I also have PTSD which was actually caused by years of horrendous events and experiences at the dentist when I was younger. I knew that something wasn't right when, despite several 'good' experiences at the dentist (after quite a few years of dentist dodging!), nothing improved and the flashbacks and everything else continued. After several sessions with a psychologist (when I was told that had PTSD - I knew that something was wrong but I guess I didn't want to admit it), I decided that I had to try and somehow improve things so that I didn't have to live in constant fear. Bit by bit (it's taken years), I have gradually managed to reduce the symptoms and triggers (a bit like slowly packing something up into a box), so that now it only tends to affect me during appointments (and for a few days before and after). Before this, it was in my life all the time and there was no escape from it. I was in a constant state of anxiety and almost paralysis sometimes in case something happened that might start it off.

Anyway, for me it's about safety as well and the only way that I feel safe is if I'm in control, because a lot of the things that happened to me when I was younger were all about control being taken away and being forced into things. If I'm in control (of whatever or wherever I am), then I know that I'm not going to make things 'unsafe' for myself, so that's OK.

As kitkat said:

I once read somewhere (may have even been on this site somewhere) that the dentist is the one person who can cause harm but is also the person trusted to protect you from any such harm. Therefore, in order to feel "safe" you need to be able to trust that your dentist will "protect" you from any potential threat that comes with the territory.
In my case, the dentist when I was younger was both the 'protector' and the 'threat'. He spent most of the time being a threat and he always chose threat, so in reality there was no protector. What this means now, many years down the line, is that even if I'm in a treatment situation with a dentist who is nice and patient and won't do anything to harm me, I am constantly on the watchout for the very second when they become a threat (even when there's no evidence that this might happen).

I think most people with PTSD are looking for safety, but everyone's idea or concept of safety and what it is that will make them feel safe, will be different. My feeling of safety in the dental situation depends upon knowing:
  1. That the events that happened when I was younger will never happen again.
  2. That nothing similar along the same lines will ever happen again.
  3. That the dentist won't force me into anything and will always give me a choice.
  4. That the dentist will always stop if I ask them to, but that sometimes I have a problem with being able to ask them to stop, so they need to stop regularly just in case.
  5. That if something should trigger off a flashback and I become detached, panicked or anything else, that the dentist won't react badly and that nothing bad will happen to me.
The dentist I have now is aware of this and so takes things very slowly at a pace I can handle and always tells me what's coming next, so there are no surprises.
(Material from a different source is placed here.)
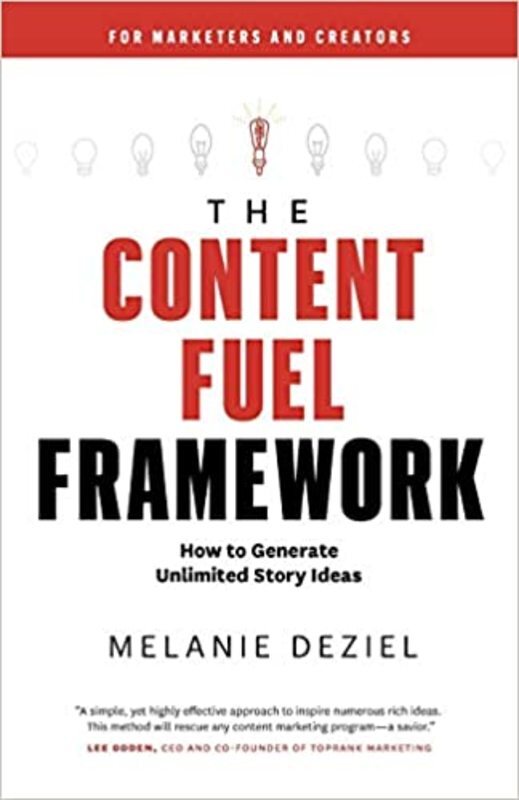 Book cover for "The Content Fuel Framework" by Melanie Deziel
He's also very observant and if I start to get anxious (even if I don't say anything), he stops whatever he's doing, at least until I'm calm again and if necessary, he finds a way around whatever it is that made me panic. He also stops regularly (even if it's only an examination), so I know that if I can't ask him to stop, he will within a few seconds or minutes anyway. It means that dental appointments are fairly predictable as I always know what's coming next and I know that it won't happen all at once.
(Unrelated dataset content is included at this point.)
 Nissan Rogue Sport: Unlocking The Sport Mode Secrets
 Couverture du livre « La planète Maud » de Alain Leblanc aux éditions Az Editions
The key to all of this is actually communication. Although my dentist is actually very nice (and I never thought I'd say that about a dentist! :D), he wouldn't have known what I needed if I hadn't been able to tell him and so would have only been able to guess. It took me a long time to be able to openly tell a dentist that I was terrified (because I was scared that they'd react badly and would repeat the experiences I had when I was younger), but it made a huge difference when I finally did.

So, maybe it might help to start thinking about the following:

  • What would make you feel safe at the dentists?
  • Is there anything you know that definitely makes things unsafe (i.e. things you know definitely will be triggers)?